Nach den von der Strafkammer getroffenen Feststellungen erlangte der Angeklagte von den Hintermännern neben einem „nicht näher feststellbaren Eurobetrag als Entlohnung“ einen ebenfalls „nicht genau spezifizierbaren Eurobetrag“ zur Begleichung der Betäubungsmittellieferungen aus den Niederlanden. Insgesamt verfügte der Angeklagte „diesbezüglich“ über Bargeld in Höhe von 62.375 €, 17.100 Tschechische Kronen und 2,7 Millionen Vietnamesische Dong, die er in der von ihm bewohnten Wohnung aufbewahrte (UA S. 9 f.). Im Rahmen der Begründung der Einziehungsentscheidung wird ausgeführt, dass es sich bei dem sichergestellten Bargeld „um Erlöse aus Betäubungsmittelgeschäften bzw. Entlohnung für die Tätigkeit des Angeklagten handelte bzw. es sich um Geld handelt, mit dem zu erwerbende Betäubungsmittel bezahlt werden sollten“ (UA S. 29).
Durch diese - teils widersprüchliche - Begründung ist nicht hinreichend belegt, dass es sich bei den eingezogenen Bargeldbeträgen um Erträge aus den abgeurteilten Taten nach § 73 Abs. 1 StGB handelt.
Auch sind den Feststellungen die Voraussetzungen für eine erweiterte Einziehung der Bargeldbeträge nicht zu entnehmen. Die Anwendung des § 73a Abs. 1 StGB setzt voraus, dass die Herkunft des Einziehungsgegenstandes aus rechtswidrigen Taten feststeht und eine sichere Zuordnung, insbesondere zu den abgeurteilten Taten, ausweislich des Gesamtzusammenhangs nach Ausschöpfung aller Beweismittel ausgeschlossen ist (vgl. BGH, Beschlüsse vom 21. September 2021 - 3 StR 158/21, juris Rn. 11; vom 8. September 2021 - 3 StR 179/21, juris; vom 19. August 2020 - 3 StR 219/20, juris Rn. 7 mwN). Aus den Urteilsgründen ergibt sich gerade nicht, dass die Bargeldbeträge aus anderen rechtswidrigen Taten herrühren und eine sichere Zuordnung zu den abgeurteilten ausscheidet.

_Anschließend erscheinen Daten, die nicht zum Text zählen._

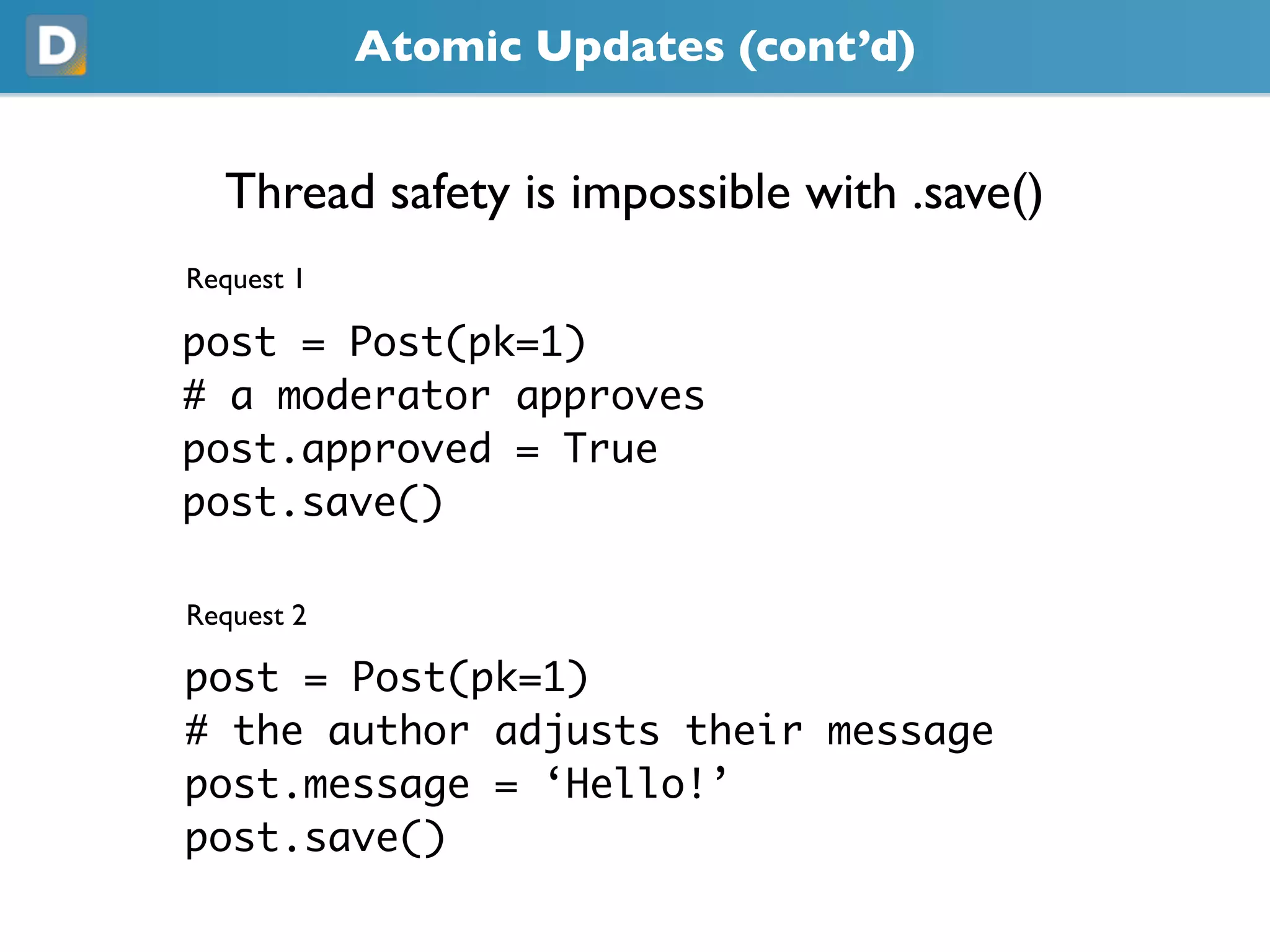 D

Atomic Updates (cont’d)

Thread safety is impossible with .save()

Request 1

post = Post(pk=1)
# a moderator approves
post.approved = True
post.save()

Request 2

post = Post(pk=1)
# the author adjusts their message
post.message = ‘Hello!’
post.save()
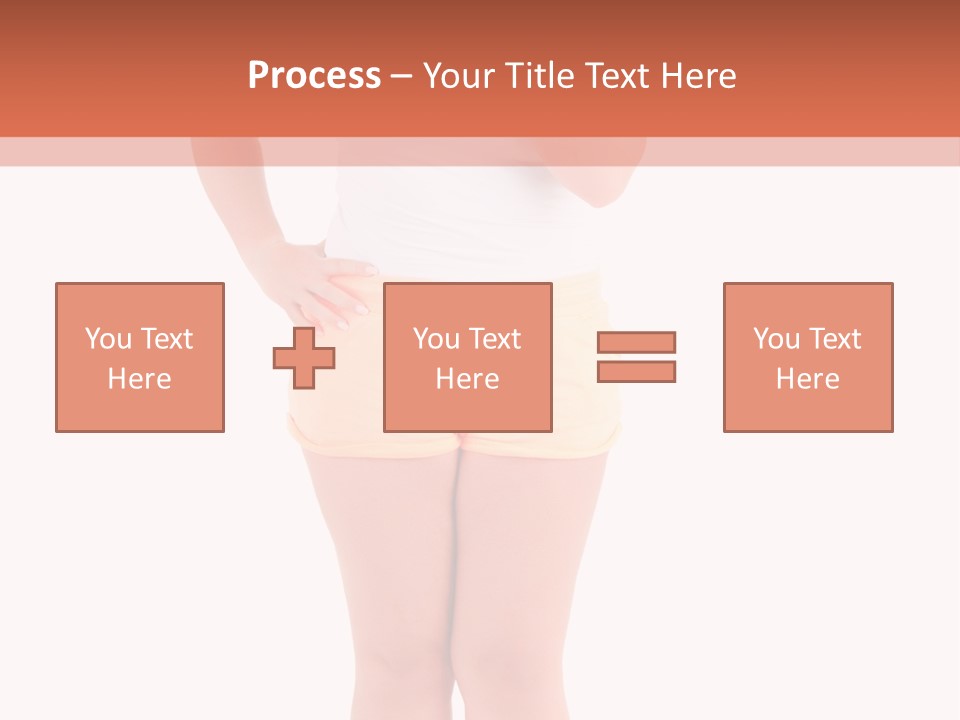 Process – Your Title Text Here

You Text Here

You Text Here

You Text Here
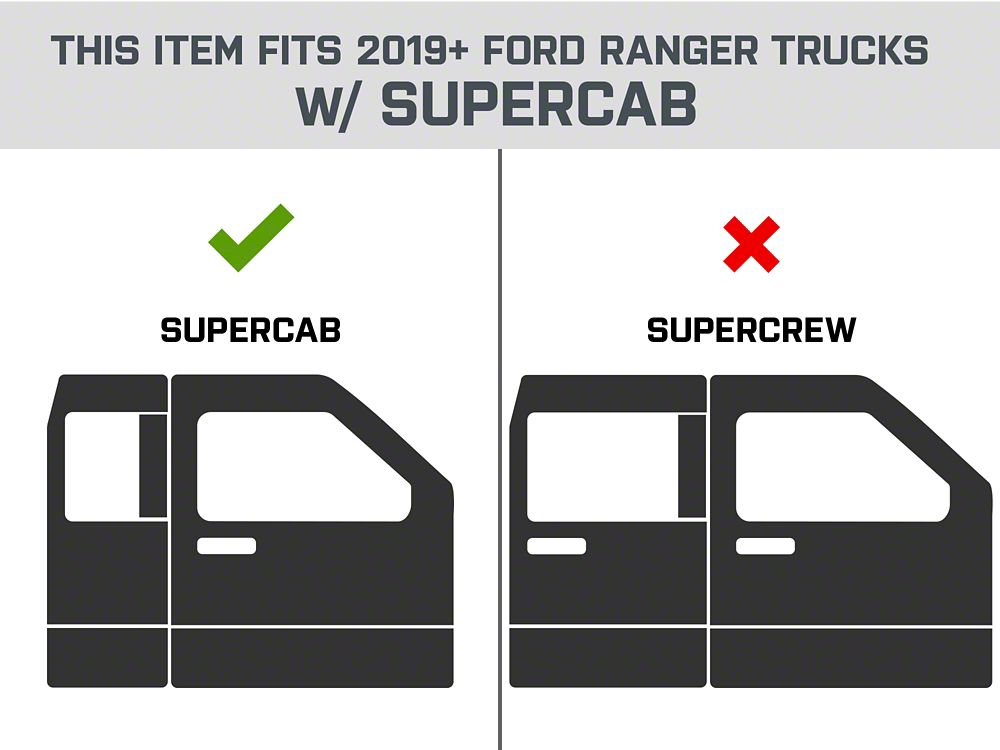 THIS ITEM FITS 2019+ FORD RANGER TRUCKS
W/ SUPERCAB

SUPERCAB

SUPERCREW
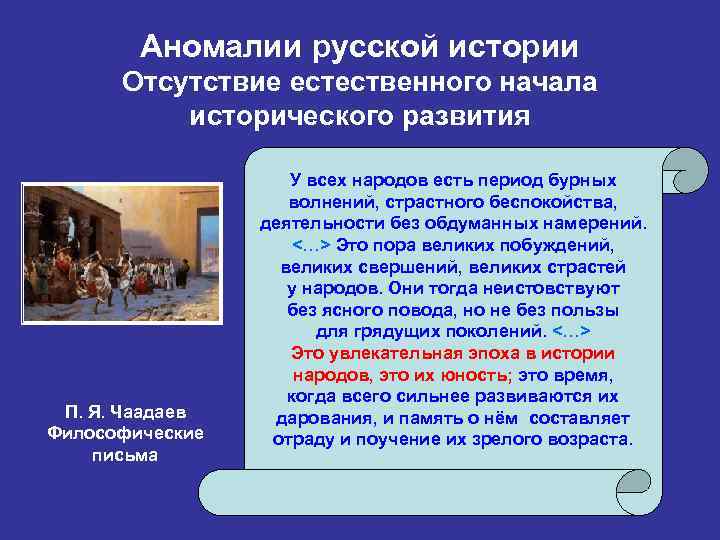 Аномалии русской истории
Отсутствие естественного начала исторического развития

У всех народов есть период бурных волнений, страстного беспокойства, деятельности без обдуманных намерений. <…> Это пора великих побуждений, великих свершений, великих страстей у народов. Они тогда неистовствуют без ясного повода, но не без пользы для грядущих поколений. <…> Это увлекательная эпоха в истории народов, это их юность; это время, когда всего сильнее развиваются их дарования, и память о нём составляет отраду и поучение их зрелого возраста.

П. Я. Чаадаев
Философические письма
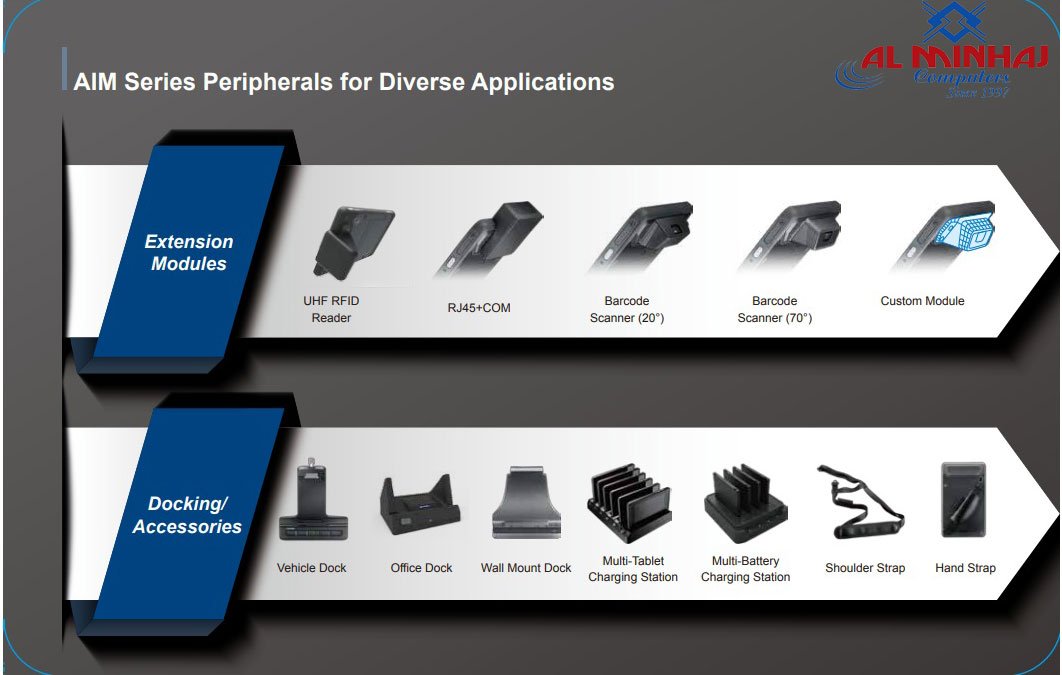 AIM Series Peripherals for Diverse Applications

AL MINHAJ Computers Since 1987

Extension Modules

UHF RFID Reader

RJ45+COM

Barcode Scanner (20°)

Barcode Scanner (70°)

Custom Module

Docking/ Accessories

Vehicle Dock

Office Dock

Wall Mount Dock

Multi-Tablet Charging Station

Multi-Battery Charging Station

Shoulder Strap

Hand Strap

Ferner belegen die Feststellungen nicht die Voraussetzungen einer Einziehung als Tatmittel gemäß § 74 Abs. 1 StGB. Die Einziehung von Geld als Tatmittel im Sinne von § 74 Abs. 1 StGB, welches für den Erwerb von Betäubungsmitteln bestimmt ist, kommt nur in Betracht, wenn der jeweilige konkrete Geldbetrag zur Durchführung weiterer Betäubungsmittelgeschäfte bestimmt war und diese Geschäfte wiederum Gegenstand der Anklage sind (st. Rspr.; BGH, Beschlüsse vom 23. April 2020 - 1 StR 99/20, juris Rn. 17 f.; vom 23. Oktober 2019 - 4 StR 538/18, juris Rn. 10; vom 7. Mai 1997 - 1 StR 217/97, NStZ-RR 1997, 318). Vorliegend hat die Strafkammer weder festgestellt, dass der Angeklagte das Bargeld für ein konkretes Betäubungsmittelgeschäft erhalten hat, noch war ein solches Geschäft Gegenstand des Verfahrens.